Independent Executive Compensation Consultants: During Fiscal 2016, our Compensation Committee worked with Hodak Value Advisors (“Hodak”), its independent executive compensation consultant, and separate outside counsel, as it determined appropriate.
Mitigation of Undue Risk: Our Fiscal 2016 compensation program had provisions to mitigate undue risk, including mechanisms that were designed to be partially subject to forfeiture (see “Clawback Policy,” “Malus Provision” and “Subsequent Events After Fiscal 2016 Year End” below) and related target performance for Fiscal 2016 to past performance.
Clawback Policy: Our equity awards allow the Company to recover payouts in the event that recoupment is required by applicable law (including pursuant to Sarbanes-Oxley and the Dodd-Frank Wall Street Reform and Consumer Protection Act) or a participant receives for any reason any amount in excess of what should have been received (including, without limitation, by reason of a financial restatement, mistake in calculations or other administrative error).
Malus Provision: Our Fiscal 2016 annual bonus program provided for an automatic deferral of payouts in excess of two times the target bonus pool and deferred cash compensation from prior years was subject to reduction if the Company did not meet certain specified performance criteria in Fiscal 2016. For Fiscal 2016, the Company satisfied the applicable performance criteria and, as a result the Malus provisions of our 2016 annual bonus program were not applicable (see “How We Determine Each Element of Compensation” and “Subsequent Events After Fiscal 2016 Year End”).
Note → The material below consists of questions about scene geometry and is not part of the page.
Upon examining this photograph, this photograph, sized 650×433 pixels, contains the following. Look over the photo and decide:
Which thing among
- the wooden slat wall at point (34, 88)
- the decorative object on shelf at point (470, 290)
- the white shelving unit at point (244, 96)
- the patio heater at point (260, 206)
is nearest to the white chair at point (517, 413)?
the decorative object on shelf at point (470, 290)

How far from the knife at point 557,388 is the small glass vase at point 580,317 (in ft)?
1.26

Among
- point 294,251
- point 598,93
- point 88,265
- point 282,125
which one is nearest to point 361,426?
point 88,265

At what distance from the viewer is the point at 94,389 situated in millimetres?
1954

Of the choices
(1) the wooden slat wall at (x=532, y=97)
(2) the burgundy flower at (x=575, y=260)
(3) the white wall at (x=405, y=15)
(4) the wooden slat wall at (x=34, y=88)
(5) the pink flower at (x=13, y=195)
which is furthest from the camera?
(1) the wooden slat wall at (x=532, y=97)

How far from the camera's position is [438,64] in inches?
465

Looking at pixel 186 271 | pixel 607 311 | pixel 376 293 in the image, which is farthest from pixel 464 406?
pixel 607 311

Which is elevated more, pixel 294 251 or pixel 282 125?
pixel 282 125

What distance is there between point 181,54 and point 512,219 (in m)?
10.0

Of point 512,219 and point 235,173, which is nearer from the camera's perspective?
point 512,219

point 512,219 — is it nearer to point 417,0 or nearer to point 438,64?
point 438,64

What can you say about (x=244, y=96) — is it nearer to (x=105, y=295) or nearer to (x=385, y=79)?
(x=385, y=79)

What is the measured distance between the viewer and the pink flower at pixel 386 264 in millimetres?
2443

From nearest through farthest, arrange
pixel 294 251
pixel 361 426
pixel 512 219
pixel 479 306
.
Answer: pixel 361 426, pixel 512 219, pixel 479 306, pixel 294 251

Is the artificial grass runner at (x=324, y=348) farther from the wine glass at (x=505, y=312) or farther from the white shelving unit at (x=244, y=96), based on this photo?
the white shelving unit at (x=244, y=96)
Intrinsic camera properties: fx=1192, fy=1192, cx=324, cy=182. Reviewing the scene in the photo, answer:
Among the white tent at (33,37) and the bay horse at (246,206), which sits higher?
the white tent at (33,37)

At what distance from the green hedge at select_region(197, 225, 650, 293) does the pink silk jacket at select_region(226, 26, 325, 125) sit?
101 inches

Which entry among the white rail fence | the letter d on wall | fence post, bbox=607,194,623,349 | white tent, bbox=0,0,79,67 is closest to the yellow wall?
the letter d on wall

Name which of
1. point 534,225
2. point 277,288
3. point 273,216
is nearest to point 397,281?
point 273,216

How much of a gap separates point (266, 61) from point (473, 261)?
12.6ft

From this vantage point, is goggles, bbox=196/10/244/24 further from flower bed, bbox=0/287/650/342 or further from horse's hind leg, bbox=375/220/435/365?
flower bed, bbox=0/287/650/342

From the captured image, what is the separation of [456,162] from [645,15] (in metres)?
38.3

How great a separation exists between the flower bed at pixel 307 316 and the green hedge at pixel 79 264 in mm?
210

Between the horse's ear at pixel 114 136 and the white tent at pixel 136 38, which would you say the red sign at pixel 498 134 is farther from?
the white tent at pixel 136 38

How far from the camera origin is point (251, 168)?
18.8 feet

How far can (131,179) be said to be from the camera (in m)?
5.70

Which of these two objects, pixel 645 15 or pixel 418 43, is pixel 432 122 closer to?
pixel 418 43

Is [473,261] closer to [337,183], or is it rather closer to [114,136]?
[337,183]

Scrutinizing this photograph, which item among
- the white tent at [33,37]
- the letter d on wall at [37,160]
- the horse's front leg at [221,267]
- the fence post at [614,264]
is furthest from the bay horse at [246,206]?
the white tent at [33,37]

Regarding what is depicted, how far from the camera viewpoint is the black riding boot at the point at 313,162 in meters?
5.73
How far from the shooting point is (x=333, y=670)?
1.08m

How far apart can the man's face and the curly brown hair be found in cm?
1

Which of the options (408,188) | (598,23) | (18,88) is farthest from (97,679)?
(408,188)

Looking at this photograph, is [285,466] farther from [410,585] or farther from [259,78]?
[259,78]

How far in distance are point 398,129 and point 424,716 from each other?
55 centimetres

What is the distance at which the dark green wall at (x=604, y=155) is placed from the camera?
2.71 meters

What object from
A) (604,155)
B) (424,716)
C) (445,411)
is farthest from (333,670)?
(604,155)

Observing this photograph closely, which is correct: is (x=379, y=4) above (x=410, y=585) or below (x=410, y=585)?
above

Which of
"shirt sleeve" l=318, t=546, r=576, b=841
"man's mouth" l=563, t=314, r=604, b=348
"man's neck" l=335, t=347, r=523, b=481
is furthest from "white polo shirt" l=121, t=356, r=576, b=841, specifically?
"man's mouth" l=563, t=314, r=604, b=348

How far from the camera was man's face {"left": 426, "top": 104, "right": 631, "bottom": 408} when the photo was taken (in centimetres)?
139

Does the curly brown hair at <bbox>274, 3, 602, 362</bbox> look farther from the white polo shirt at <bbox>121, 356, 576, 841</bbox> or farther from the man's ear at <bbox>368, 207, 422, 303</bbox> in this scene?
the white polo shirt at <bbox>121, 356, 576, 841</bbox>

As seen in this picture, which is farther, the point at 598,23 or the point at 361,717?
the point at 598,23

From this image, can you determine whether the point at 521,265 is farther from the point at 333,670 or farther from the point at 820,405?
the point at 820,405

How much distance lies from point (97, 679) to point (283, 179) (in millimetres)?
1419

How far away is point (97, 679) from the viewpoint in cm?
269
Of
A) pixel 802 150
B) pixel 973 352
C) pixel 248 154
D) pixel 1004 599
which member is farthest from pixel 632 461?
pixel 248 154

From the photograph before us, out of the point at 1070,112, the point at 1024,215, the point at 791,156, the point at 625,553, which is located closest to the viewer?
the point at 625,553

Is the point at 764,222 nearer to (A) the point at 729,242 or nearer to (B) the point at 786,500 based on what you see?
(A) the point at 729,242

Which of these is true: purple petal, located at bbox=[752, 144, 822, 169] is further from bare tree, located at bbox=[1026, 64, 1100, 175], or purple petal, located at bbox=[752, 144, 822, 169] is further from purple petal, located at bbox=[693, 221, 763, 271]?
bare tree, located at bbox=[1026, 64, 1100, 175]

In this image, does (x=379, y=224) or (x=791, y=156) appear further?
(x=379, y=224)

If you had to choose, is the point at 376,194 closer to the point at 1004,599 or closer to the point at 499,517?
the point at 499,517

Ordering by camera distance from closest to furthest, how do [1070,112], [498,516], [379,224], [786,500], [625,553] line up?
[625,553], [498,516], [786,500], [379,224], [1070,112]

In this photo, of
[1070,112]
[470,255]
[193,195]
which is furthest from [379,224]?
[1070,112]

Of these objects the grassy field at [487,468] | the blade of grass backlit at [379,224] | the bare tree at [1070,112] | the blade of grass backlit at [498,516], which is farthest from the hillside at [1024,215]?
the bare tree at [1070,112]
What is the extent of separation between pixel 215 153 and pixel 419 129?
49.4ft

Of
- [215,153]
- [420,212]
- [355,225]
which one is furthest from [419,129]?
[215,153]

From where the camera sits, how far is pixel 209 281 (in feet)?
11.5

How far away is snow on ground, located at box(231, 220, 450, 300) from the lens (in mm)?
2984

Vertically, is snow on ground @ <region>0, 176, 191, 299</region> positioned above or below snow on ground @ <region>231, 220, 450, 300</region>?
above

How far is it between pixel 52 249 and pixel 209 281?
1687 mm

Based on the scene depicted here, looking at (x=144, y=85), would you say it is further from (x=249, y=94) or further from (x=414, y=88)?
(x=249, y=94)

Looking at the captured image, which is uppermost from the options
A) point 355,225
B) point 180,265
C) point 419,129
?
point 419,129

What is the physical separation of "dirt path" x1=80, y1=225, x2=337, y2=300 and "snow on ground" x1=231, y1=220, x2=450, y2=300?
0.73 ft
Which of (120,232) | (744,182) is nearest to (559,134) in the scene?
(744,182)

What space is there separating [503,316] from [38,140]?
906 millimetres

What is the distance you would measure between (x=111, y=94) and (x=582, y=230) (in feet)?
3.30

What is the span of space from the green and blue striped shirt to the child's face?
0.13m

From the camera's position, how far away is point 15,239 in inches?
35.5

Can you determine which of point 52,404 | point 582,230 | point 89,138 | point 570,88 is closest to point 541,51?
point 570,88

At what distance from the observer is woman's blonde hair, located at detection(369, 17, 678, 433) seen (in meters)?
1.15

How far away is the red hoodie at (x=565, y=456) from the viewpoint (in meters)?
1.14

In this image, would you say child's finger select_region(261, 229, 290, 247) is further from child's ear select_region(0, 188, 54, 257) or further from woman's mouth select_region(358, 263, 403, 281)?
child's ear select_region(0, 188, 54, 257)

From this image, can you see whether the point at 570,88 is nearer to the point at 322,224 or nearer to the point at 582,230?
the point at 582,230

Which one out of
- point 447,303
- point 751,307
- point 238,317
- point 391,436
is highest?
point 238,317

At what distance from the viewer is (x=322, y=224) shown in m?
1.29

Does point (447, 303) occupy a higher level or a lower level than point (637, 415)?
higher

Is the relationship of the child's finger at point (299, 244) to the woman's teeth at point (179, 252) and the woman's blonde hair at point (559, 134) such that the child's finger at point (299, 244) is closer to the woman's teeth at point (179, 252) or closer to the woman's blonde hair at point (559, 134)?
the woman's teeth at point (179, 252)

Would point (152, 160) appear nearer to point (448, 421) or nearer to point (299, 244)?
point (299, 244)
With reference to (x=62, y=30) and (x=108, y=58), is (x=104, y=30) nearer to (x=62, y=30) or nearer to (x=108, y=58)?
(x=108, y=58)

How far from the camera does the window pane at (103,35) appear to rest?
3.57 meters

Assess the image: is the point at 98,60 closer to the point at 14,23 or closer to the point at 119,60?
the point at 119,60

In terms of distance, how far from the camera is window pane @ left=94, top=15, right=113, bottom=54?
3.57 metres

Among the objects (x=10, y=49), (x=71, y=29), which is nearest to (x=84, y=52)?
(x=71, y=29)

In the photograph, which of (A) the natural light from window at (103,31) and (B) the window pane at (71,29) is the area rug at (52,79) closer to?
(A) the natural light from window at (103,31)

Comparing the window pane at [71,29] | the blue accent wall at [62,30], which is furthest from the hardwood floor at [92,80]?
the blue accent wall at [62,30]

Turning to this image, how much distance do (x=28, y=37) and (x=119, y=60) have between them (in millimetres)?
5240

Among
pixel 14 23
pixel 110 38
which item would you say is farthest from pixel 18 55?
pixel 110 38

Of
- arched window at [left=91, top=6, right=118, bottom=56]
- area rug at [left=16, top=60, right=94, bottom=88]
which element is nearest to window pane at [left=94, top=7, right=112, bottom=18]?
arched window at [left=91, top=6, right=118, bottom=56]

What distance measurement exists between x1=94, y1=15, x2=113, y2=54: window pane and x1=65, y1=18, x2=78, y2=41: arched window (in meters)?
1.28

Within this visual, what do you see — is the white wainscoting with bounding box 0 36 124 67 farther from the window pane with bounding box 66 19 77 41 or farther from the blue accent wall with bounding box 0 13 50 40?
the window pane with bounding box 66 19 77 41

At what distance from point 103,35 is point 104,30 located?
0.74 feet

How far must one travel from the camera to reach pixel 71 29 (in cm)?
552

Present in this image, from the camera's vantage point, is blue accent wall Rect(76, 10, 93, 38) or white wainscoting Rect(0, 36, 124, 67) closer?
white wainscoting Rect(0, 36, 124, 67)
Negative Discretion and Other Reductions: Our Fiscal 2016 annual bonus program provided our Compensation Committee with the right to exercise negative discretion to reduce awards under the bonus plan.
Award Caps: Amounts that could be earned under our Fiscal 2016 annual bonus program by any individual were capped at $20 million per year (“Award Cap”).
Equity Retention: We maintain an equity retention policy for senior management, requiring each member of senior management to retain ownership of at least 25% of his or her covered shares, net of taxes and transaction costs, until the earlier of (i) the date of such senior management member’s termination of employment with the Company or (ii) the date such person is no longer a member of senior management.
What We Did Not Do for Fiscal 2016
No 280G or Section 409A Excise Tax Gross-Ups: We do not provide “gross-ups” for any taxes imposed with respect to Section 280G (change of control) or Section 409A (nonqualified deferred compensation) of the Internal Revenue Code.
No Pensions or Supplemental Pensions: Our named executive officers are not provided with pension or supplemental executive retirement plans.
No Single-Trigger Equity Acceleration: In Fiscal 2016, we did not provide our named executive officers “single-trigger” equity vesting upon a change of control of the Company.
No Repricing of Underwater Stock Options without Stockholder Approval: We do not lower the exercise price of any outstanding stock options, unless stockholders approve this.
No Discounted Stock Options: The exercise price of our stock options is not less than 100% of the fair market value of our Common Stock on the date of grant.
No Unauthorized Hedging or Pledging: Our Board has adopted a corporate governance policy prohibiting our directors and executive officers from (i) hedging the economic risk associated with the ownership of our Common Stock and (ii) pledging our Common Stock, unless, in each case, first pre-approved by our General Counsel.